*SET OF TASKS*.
[A] According to the text on agricultural capacity building, what do the letters in the FAO's "SMART" objectives stand for?
[B] Continue the text on agricultural capacity building from its last sentence.

*TEXT SHOWN*.
# # # # #

Monitoring and measuring capacity building

Capacity building is a crucial aspect of agricultural development, particularly in developing regions where requisite knowledge, skills, and resources are not always guaranteed. Through training, institutional support, and developmental initiatives, agricultural capacity building can empower local communities and enhance productivity, resilience, and sustainability. In the long-term, this can reduce poverty and inequality, while ensuring economic prosperity and long-term self-sufficiency.

However, as governments, NGO’s, and businesses make investments in this area, it is crucial that they do so in a way that is measurable, as the efficacy of capacity building relies on the ability to identify effective and ineffective strategies and make informed adjustments in real time.

Monitoring and evaluation

Monitoring and evaluation (M&E) is crucial to delivering quantifiable capacity building, without them measuring capacity building becomes extremely difficult. M&E must be treated as a continuous process of observing, recording, and analysing the impact of capacity building initiatives. In agriculture, M&E is crucial for gauging sustainability, and is key to developing strategies that can cope with changing environmental conditions, market demands, and technological advancements.

In this regard, selecting appropriate objectives and indicators is paramount. The foundation of successful M&E lies in what the FAO describe as ‘SMART’ objectives – Specific, Measurable, Achievable, Relevant, and Time-bound. These objectives must be matched with appropriate indicators: quantifiable and qualitative metrics that accurately reflect progress and impact. Indicators might range from skill acquisition levels to broader organisational changes. For example, when training farmers, a vital indicator could be the proportion of farmers adopting new land management practices. Another example could be measuring the level of awareness among farmers and agricultural officers regarding best practices.

# # # # #

*MATERIAL PROVIDED*.
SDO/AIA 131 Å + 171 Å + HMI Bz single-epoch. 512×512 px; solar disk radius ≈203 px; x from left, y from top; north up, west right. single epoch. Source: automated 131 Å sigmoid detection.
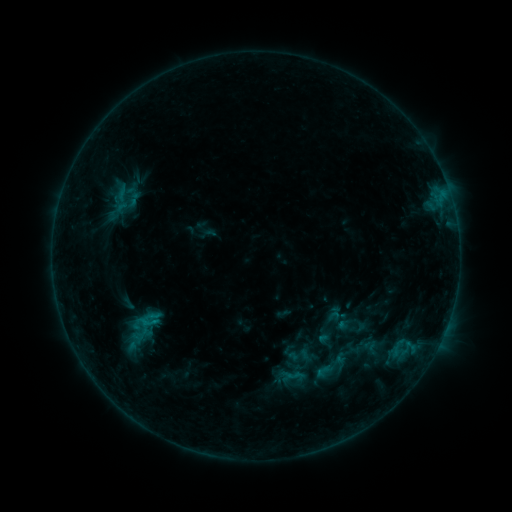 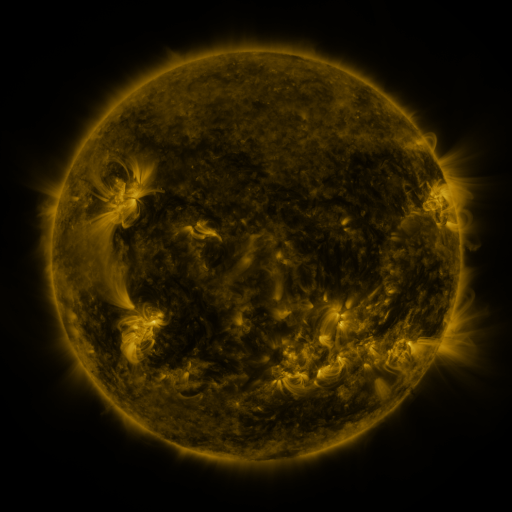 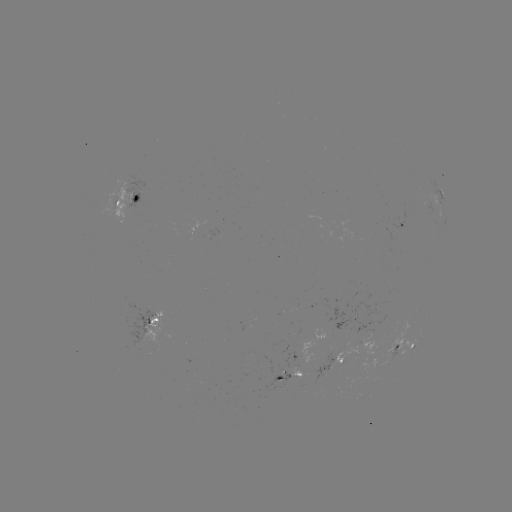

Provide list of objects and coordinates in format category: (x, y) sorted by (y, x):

# # # # #

*TASK ANSWERS*.
[A] Specific, Measurable, Achievable, Relevant, and Time-bound.

[B]
Measuring capacity building is not without its challenges. Diversity of agricultural practices across regions, resource constraints, stakeholder engagement, and the need for context-specific measurement tools complicate the assessment process and necessitate tailored approaches to effectively gauge progress and impact. Accurate data collection can be particularly difficult in developing regions that have poor technological and infrastructural foundations.

Ultimately, these challenges can be overcome with strategic planning. Every project will face a unique blend of cultural, environmental, infrastructural, and economic challenges. Organisations must adapt their programs to account for these conditions and anticipate potential future changes in order to reach their goals.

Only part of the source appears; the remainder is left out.